(Beginning of DATASET RECORDS)

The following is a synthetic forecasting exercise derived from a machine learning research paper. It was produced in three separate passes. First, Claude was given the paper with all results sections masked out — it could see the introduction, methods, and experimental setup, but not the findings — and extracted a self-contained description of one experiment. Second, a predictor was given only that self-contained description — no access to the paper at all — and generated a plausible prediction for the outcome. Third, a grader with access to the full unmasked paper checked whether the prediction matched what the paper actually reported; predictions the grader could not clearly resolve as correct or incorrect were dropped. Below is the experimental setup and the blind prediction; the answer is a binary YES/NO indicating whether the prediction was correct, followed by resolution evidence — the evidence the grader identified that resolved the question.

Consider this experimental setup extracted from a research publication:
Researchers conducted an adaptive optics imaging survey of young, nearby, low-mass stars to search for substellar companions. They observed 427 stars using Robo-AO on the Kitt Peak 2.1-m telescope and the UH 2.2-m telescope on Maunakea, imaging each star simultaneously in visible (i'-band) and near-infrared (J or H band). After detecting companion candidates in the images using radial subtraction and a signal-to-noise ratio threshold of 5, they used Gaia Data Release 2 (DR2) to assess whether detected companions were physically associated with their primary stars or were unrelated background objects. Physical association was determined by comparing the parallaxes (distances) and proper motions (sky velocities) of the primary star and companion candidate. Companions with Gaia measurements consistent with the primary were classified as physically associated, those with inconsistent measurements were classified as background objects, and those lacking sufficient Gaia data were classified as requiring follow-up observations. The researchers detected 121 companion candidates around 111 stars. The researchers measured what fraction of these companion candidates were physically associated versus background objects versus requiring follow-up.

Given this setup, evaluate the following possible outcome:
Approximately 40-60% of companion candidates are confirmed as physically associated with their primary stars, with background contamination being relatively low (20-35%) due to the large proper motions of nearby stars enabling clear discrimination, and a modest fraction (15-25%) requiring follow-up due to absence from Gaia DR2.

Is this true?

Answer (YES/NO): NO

(End of DATASET RECORDS)
(Beginning of DATASET RECORDS)

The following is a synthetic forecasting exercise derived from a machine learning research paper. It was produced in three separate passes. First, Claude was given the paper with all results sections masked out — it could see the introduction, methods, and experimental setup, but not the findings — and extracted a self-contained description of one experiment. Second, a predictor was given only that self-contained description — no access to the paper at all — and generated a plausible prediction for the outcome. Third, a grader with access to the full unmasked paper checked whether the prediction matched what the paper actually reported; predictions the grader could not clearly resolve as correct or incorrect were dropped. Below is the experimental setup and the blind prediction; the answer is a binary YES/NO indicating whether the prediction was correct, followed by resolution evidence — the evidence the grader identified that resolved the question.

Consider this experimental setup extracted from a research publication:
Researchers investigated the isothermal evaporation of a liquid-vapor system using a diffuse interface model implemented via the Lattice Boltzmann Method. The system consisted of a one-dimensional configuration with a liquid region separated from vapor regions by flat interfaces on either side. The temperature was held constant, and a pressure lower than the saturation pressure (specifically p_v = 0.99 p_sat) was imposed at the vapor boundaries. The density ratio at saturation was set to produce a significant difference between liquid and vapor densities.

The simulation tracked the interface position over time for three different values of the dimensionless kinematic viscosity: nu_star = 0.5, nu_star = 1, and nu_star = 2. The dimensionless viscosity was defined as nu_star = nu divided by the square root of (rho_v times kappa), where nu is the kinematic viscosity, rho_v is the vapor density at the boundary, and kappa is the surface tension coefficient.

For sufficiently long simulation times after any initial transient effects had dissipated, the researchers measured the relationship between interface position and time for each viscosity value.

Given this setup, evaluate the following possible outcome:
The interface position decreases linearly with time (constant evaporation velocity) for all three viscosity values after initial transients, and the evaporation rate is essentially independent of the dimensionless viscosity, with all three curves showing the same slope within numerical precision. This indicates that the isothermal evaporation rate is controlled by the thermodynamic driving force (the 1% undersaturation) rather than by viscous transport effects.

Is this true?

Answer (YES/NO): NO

(End of DATASET RECORDS)

DESCRIPTION OF THE TASK:
Reading through the records above, report each line in which the string "between" is found.

FINISHED TASK:
Researchers investigated the isothermal evaporation of a liquid-vapor system using a diffuse interface model implemented via the Lattice Boltzmann Method. The system consisted of a one-dimensional configuration with a liquid region separated from vapor regions by flat interfaces on either side. The temperature was held constant, and a pressure lower than the saturation pressure (specifically p_v = 0.99 p_sat) was imposed at the vapor boundaries. The density ratio at saturation was set to produce a significant difference between liquid and vapor densities.
For sufficiently long simulation times after any initial transient effects had dissipated, the researchers measured the relationship between interface position and time for each viscosity value.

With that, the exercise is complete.